The Lung Association is at the auto show with the Minnesota Soybean Research & Promotion Council to promote biodiesel vehicles, but we also surveyed a few of the other alternative fuel and fuel efficiency trends on display at the show, which runs through Sunday at the Minneapolis Convention Center.
A few observations:
Small is big. Or maybe hatchbacks are the new Hummer? Moffitt and I both happen to drive silver Honda Fits — compact, conventional-fueled hatchbacks that get excellent gas mileage. (My wife and I have topped 40 mpg on a couple of road trips.) Some of the most prominent, front-and-center display space at the auto show is dedicated to similar-sized vehicles, such as the Chevy Sonic, which is rated at 40 mpg highway:
EVs are real. The Chevy Volt and Nissan Leaf aren’t new to the Twin Cities Auto Show, but this is the first year in which someone could actually leave the show and go buy one. The Leaf sits smack in the center of Nissan’s exhibit. It was the first time I’d seen one in person. Moffitt noted how strange it is to see a car with no gas hatch or tailpipe. Chevy has an exposed Volt on display so you can see what its insides look like.
Hybrids are normal. The concept of gas-electric hybrid vehicles is no longer exotic to people.
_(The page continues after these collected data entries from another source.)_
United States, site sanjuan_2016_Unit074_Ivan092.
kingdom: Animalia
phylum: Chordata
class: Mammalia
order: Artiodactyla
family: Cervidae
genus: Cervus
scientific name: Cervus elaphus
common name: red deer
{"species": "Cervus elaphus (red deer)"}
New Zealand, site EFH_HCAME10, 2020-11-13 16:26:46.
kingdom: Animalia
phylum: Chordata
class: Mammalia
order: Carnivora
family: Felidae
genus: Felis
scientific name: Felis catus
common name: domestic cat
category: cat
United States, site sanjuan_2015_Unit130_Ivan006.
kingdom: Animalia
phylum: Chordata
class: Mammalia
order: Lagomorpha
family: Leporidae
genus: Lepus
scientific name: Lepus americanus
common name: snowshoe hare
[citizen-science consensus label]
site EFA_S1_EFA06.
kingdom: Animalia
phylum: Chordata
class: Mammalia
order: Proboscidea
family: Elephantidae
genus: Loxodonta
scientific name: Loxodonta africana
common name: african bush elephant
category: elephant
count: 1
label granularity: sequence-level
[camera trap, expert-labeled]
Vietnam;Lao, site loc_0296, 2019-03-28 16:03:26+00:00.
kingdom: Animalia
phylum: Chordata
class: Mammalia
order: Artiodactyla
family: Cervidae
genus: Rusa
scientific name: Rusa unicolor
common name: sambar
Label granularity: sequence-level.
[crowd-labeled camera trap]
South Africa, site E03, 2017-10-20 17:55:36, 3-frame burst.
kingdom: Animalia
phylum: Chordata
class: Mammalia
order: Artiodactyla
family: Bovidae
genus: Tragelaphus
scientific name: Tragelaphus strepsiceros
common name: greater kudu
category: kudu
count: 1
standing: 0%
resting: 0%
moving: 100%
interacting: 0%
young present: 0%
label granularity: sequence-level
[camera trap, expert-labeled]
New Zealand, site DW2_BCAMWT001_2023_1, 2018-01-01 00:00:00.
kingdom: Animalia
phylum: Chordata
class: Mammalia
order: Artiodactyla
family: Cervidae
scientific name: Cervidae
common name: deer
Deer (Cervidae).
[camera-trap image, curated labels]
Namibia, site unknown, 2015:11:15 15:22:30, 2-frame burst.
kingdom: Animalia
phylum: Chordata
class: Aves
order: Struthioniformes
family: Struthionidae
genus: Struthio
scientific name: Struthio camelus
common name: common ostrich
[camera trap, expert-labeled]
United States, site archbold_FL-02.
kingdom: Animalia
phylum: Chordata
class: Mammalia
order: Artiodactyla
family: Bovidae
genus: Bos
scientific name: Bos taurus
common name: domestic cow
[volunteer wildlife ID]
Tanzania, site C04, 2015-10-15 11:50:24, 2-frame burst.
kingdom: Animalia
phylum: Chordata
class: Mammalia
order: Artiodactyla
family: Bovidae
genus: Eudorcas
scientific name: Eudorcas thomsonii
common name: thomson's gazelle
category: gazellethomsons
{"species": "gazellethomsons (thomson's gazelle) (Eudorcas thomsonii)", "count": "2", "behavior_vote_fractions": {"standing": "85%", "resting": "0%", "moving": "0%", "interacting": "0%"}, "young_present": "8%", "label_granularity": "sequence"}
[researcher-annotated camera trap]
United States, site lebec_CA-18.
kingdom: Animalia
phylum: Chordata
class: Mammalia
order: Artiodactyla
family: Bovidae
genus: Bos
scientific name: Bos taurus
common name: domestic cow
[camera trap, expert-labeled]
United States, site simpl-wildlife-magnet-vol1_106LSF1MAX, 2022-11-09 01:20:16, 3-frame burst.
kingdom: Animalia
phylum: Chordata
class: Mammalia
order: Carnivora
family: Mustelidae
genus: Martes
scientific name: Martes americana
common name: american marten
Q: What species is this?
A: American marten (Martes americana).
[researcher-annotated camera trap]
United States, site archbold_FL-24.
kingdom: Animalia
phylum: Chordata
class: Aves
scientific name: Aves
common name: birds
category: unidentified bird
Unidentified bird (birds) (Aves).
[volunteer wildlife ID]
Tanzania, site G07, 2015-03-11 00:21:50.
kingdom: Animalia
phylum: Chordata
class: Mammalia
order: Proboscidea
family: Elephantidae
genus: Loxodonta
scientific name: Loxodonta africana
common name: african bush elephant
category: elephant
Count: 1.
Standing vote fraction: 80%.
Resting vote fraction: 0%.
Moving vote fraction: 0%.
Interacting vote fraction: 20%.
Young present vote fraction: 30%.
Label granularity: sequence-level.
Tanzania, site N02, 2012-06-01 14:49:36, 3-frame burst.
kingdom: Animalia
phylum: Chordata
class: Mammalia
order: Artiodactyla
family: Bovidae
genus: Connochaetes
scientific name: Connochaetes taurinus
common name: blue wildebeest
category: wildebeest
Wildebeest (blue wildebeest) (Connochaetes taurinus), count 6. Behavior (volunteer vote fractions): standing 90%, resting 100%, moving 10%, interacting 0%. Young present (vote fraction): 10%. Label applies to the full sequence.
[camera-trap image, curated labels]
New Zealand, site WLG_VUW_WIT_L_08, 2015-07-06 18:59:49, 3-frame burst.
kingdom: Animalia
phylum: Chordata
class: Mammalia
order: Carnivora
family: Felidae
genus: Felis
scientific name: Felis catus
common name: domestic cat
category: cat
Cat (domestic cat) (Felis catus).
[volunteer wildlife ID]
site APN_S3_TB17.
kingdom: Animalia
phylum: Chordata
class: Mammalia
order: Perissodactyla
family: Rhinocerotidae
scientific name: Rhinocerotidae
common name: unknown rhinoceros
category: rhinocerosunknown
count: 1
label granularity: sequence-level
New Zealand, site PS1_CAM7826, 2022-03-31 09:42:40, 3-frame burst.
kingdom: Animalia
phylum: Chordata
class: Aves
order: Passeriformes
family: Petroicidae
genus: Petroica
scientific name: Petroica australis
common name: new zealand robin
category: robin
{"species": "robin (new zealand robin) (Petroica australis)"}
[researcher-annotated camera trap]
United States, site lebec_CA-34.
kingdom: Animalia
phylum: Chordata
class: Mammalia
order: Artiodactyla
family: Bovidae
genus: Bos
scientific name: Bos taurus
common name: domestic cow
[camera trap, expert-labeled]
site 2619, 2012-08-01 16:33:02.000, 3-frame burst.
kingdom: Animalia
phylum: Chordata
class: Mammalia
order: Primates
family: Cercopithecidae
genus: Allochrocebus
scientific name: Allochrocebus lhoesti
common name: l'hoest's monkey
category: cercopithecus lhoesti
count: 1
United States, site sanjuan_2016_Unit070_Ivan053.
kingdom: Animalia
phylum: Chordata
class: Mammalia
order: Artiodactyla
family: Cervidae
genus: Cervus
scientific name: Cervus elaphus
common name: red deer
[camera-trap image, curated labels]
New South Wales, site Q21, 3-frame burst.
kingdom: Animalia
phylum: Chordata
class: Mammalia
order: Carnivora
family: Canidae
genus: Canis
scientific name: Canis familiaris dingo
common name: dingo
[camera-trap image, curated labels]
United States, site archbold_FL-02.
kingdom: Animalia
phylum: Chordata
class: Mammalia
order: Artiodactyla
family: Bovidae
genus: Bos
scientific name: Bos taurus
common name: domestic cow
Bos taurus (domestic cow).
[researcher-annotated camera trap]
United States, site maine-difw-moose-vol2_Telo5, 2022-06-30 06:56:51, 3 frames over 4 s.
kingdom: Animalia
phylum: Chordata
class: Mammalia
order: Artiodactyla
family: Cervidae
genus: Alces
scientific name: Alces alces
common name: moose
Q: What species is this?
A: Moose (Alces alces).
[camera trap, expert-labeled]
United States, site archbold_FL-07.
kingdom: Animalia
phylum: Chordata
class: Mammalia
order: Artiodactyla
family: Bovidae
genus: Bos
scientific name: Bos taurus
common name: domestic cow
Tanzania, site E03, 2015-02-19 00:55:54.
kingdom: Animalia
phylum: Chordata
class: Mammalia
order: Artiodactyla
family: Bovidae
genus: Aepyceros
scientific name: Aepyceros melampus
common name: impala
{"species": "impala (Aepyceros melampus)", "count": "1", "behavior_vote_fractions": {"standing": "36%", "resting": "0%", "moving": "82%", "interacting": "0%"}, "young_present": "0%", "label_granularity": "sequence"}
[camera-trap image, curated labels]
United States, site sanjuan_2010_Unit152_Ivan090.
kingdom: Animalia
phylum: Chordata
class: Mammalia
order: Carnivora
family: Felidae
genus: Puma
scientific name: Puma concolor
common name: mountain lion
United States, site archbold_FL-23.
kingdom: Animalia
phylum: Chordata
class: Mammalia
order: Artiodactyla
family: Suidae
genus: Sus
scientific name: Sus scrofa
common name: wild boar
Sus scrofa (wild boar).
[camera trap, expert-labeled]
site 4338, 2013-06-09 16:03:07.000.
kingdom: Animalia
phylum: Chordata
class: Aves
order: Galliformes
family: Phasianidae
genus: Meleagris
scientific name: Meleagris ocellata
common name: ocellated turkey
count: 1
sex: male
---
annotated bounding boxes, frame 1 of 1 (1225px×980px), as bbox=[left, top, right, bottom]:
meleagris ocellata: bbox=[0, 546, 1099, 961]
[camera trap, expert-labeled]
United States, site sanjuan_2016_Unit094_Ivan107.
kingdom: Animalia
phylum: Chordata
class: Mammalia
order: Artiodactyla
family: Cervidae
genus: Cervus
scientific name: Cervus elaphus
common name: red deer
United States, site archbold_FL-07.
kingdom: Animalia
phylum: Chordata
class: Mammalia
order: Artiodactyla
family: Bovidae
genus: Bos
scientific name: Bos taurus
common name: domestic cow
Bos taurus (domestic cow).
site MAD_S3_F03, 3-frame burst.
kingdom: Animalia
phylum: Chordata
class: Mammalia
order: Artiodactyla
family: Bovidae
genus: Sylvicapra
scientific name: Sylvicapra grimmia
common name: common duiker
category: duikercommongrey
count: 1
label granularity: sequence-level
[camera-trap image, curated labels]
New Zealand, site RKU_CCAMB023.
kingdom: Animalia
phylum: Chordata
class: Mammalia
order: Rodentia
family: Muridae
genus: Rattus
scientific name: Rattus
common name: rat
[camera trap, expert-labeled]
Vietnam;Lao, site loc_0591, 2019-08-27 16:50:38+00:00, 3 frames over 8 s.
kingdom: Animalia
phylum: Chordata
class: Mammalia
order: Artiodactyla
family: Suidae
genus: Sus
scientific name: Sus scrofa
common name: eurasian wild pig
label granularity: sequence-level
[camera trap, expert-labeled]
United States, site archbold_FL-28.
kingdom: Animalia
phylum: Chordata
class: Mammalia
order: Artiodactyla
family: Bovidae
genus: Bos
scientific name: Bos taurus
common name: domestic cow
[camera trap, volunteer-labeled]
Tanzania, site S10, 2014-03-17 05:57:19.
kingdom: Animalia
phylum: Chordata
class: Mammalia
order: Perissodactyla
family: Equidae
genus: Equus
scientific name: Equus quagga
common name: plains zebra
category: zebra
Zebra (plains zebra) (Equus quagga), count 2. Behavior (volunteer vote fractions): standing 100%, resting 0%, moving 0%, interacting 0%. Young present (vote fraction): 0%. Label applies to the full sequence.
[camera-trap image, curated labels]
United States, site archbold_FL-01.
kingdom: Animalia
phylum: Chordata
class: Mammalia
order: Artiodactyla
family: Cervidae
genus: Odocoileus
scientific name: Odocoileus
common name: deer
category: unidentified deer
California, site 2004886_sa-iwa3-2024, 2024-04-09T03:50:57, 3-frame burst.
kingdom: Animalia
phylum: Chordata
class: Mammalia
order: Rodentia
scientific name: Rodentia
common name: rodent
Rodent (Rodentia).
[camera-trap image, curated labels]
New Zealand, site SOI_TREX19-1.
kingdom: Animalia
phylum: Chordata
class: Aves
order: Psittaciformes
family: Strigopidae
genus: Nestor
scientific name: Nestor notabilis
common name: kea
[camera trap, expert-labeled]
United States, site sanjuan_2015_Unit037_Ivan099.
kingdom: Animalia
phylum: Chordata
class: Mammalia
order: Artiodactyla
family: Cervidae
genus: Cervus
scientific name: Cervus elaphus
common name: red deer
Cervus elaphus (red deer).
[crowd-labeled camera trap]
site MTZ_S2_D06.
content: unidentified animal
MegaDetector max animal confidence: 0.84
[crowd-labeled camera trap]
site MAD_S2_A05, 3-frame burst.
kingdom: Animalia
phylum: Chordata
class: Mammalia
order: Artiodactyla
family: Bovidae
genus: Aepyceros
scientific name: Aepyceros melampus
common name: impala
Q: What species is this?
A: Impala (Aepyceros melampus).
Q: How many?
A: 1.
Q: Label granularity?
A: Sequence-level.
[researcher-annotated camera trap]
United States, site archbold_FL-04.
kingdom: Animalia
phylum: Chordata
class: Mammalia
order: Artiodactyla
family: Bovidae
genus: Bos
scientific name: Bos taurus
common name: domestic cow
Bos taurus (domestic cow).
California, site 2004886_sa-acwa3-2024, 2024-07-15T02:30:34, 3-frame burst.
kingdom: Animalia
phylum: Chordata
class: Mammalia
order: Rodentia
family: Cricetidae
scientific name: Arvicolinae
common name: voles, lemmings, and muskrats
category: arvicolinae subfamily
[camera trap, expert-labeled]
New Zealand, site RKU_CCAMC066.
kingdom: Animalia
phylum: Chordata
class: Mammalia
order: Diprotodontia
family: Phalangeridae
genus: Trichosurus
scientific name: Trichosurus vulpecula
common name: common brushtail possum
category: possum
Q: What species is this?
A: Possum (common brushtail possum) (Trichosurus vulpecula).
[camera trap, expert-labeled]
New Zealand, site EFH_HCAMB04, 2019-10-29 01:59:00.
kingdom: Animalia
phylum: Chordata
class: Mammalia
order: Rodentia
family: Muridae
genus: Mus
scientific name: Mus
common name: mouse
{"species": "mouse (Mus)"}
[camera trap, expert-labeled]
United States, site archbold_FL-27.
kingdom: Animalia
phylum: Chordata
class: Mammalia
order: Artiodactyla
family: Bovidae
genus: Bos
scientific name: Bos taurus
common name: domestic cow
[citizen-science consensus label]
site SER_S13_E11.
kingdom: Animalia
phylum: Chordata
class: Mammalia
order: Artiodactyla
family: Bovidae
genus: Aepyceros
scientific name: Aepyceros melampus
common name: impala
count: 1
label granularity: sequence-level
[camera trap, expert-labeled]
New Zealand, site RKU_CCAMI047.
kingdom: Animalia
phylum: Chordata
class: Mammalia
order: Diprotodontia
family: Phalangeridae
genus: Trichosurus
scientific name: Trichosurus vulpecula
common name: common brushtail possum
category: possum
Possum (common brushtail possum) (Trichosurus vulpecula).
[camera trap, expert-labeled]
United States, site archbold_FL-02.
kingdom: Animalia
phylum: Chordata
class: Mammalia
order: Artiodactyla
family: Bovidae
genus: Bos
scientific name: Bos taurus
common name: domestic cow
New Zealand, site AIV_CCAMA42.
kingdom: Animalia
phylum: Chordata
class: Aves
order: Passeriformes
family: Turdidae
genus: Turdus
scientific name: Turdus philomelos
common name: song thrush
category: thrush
Moffitt said based on questions and comments he heard in the auto show’s GreenRoom over the opening weekend, hybrids are seen as just another car, rather than an object of curiosity.
More variety: Drivers looking for a gas-electric hybrid have more choices. Toyota is expanding its Prius brand to include the minivan-sized Prius V and more compact version, the Prius C, which is on display at the auto show:
There’s also a $100,000 electric sports car, the Fisker Karma, on display:
A place for biodiesel? A handful of diesel passenger vehicles, all of which can run on biodiesel, are on display at the show. The fuel has never been widely used for passenger vehicles in the United States, but Moffitt believes quieter, cleaner engines and rising gasoline prices might create a window for it to catch on. Audi and Volkwagon, which have led the way for diesel passenger vehicles, both have vehicles on display.
“I think the important thing is that there is no one solution,” says Moffitt.
The Twin Cities Auto Show is taking place now through Sunday at the Minneapolis Convention Center.